Today, the Sunday before Lent begins, the lectionary followed by many churches features the story of the Transfiguration. Although the text is a mere 8 or 9 verses long, it is packed with rich imagery and meaning... some, perhaps, relatively self-explanatory; some, perhaps, fairly incomprehensible. Like many bible texts, it is also rich in both promise ... and challenge. 

Having been reflecting on this text during the week there are so many aspects of this texts which interest and intrigue me but I thought I might share my thoughts, in particular, about how the disciples respond to this mountaintop experience. After initially being stunned into silence and inaction, the disciples, or specifically Peter, do finally, respond to the scene unfolding before them. With an offer to set up three shelters. 

Aside from my possibly slightly irrelevantly wondering whether or not they have come prepared for shelter building, there are several things that strike me about what this response seems to symbolise. 

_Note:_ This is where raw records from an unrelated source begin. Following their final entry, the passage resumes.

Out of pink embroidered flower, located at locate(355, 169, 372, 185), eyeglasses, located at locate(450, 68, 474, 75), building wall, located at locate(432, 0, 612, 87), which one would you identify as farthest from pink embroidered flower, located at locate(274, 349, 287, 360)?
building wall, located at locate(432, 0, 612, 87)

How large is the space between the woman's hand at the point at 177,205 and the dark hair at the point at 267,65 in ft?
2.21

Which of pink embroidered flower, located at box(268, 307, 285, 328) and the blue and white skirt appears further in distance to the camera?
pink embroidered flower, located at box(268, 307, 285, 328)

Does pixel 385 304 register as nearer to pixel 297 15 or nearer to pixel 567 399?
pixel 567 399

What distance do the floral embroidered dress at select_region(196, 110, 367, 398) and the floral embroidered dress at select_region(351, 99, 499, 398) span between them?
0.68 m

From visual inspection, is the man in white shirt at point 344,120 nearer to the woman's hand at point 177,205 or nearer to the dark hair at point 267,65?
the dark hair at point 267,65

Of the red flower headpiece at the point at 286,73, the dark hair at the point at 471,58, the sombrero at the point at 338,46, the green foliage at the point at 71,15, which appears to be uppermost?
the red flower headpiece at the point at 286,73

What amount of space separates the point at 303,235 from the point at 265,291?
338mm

The first is the desire to contain. The transfiguration takes place away from the city, on a mountain top. We can probably assume it feels wild and exposed, and that there is a pretty good view for miles around. Mountain tops are one of the places where we become aware of magnitude, of vastness. They often feel wild and exposed. 

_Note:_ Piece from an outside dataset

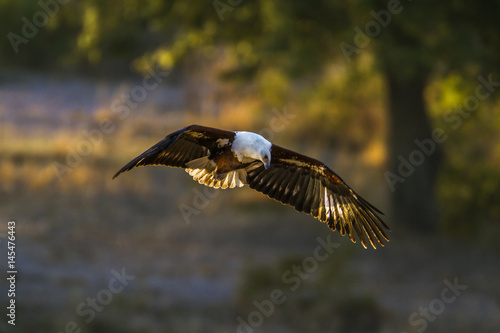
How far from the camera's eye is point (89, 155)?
1897 cm

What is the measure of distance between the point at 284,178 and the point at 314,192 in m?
0.24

Peter's response is to take this thing which is out in the open, which is somehow wild and uncontrollable, and to put it inside. To draw boundaries around it. To define the space it takes up. Where it begins and where it ends.

The second is the desire to compartmentalise. Here we have Jesus, Moses and Elijah, in conversation with each other. A coming together of these different strands of understanding of the journey towards being in relationship with God. The law, the prophets, the messiah: united in conversation with each other. 

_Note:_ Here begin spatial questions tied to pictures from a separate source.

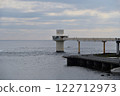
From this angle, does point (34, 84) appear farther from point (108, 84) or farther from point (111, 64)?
point (111, 64)

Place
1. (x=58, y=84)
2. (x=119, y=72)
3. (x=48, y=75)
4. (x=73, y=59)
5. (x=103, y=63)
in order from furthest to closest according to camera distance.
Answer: (x=73, y=59) → (x=103, y=63) → (x=48, y=75) → (x=119, y=72) → (x=58, y=84)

And yet, Peter does not suggest building one tent where the conversation can continue, but three. Separate shelters. To take these overlapping circles which both connect and contradict and to pull them apart, each into their own place. To divide in order to more easily define.  

The third is the desire to prolong or make permanent. Jesus has come away with three of his disciples, leaving behind the rest of them, taking a break from the ministry of teaching and healing, stepping out of a journey towards crucifixion of which he has already spoken. The disciples possibly ought to know by now that Jesus never stays anyway for long. 

But Peter responds by wanting to build here. To create shelter. To cling to the moment. To tie down and hold on to something which was probably only meant to be temporary, only meant to be one part of a continuing experience, to be one more step on the journey.

I think the reason Peter's response to this situation strikes me is because it symbolises something so very deeply human about our response to the divine and the mysterious, something which is easily recognisable because I can see so easily the parallels to how the church as both communities and institutions, to how I (and probably many of us) are tempted to respond too. 

That faced with the vast, wild and uncontrollable nature of God, we have a natural desire to control and contain.

That faced with the incomprehensible and seemingly contradictory expressions of the divine, we have a natural desire to divide and define.

That faced with mountaintop moments of majesty, we have a natural desire to cling to that which is meant to leave us marked and changed but not hold us back from journeying onwards.

Although not explicitly stated, it seems pretty obvious from the text that those shelters do not get built. I suspect we probably shouldn't be building them either. I suspect we too are supposed to come down the mountain.